In Angola, a portable field laboratory is now operating in Uige and a second one should be operational in Luanda shortly. Field laboratories provide rapid and sufficiently reliable results for use during an outbreak, when decisions about appropriate case management and contact tracing need to be made quickly. The laboratory network is providing backup support for situations in which exceptionally precise diagnostic results are important because of the implications for control measures. Such situations include the possible exportation of a case to another country, and a suspected case in a person who may have placed numerous other people at unusually high risk.
Sophisticated laboratory studies of the virus may help shed some light on certain unusual features of the outbreak, including the high fatality rate and the overwhelming concentration of initial cases in children under the age of five years. In this regard, comparisons of the virus with strains from previous outbreaks may be instructive.

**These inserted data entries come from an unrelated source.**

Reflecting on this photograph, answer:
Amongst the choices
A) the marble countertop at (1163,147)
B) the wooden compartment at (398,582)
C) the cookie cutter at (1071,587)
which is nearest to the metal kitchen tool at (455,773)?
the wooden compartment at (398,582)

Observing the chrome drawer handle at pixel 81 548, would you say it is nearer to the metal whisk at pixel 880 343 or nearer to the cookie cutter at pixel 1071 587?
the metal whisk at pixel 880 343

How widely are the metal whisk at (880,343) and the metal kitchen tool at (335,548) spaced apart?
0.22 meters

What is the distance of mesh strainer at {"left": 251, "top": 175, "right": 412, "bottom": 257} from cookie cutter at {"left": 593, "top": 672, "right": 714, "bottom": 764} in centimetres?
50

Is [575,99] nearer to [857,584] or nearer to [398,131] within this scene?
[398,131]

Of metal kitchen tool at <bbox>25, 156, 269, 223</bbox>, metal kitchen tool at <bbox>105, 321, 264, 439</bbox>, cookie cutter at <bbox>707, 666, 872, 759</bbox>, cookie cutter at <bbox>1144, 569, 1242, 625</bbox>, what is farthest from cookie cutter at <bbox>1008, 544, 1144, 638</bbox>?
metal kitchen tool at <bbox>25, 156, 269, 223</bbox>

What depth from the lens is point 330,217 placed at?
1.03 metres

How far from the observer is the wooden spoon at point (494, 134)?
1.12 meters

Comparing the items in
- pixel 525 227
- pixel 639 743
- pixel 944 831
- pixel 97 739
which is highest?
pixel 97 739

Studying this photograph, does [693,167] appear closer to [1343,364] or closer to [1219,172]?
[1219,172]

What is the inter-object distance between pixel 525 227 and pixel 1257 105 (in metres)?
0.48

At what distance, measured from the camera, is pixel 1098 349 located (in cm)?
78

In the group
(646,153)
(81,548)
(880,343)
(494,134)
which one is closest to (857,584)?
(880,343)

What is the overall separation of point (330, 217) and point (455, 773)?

A longer-term objective, whose achievement has long proved elusive, is to determine where Marburg virus hides in nature between outbreaks. Studies of viruses from Angola may offer some clues. Prior to the present outbreak, Angola was not considered to fall within the geographical “hot zone”, thought to be in central and eastern Africa, for outbreaks and sporadic cases of this rare disease.
Laboratories in the Marburg virtual network include:
- Canadian National Microbiology Laboratory,Winnipeg, Canada and field laboratory in Uige, Angola
- Centers for Disease Control and Prevention, Special Pathogen Branch, Atlanta, USA and field laboratory in Luanda, Angola
- Bernhard-Nocht-Institut für Tropenmedizin, Hamburg, Germany
- Institut für Virologie, Marburg, Germany
- National Institute for Communicable Diseases of the National Health Laboratory, Special Pathogens Unit, Sandringham, South Africa.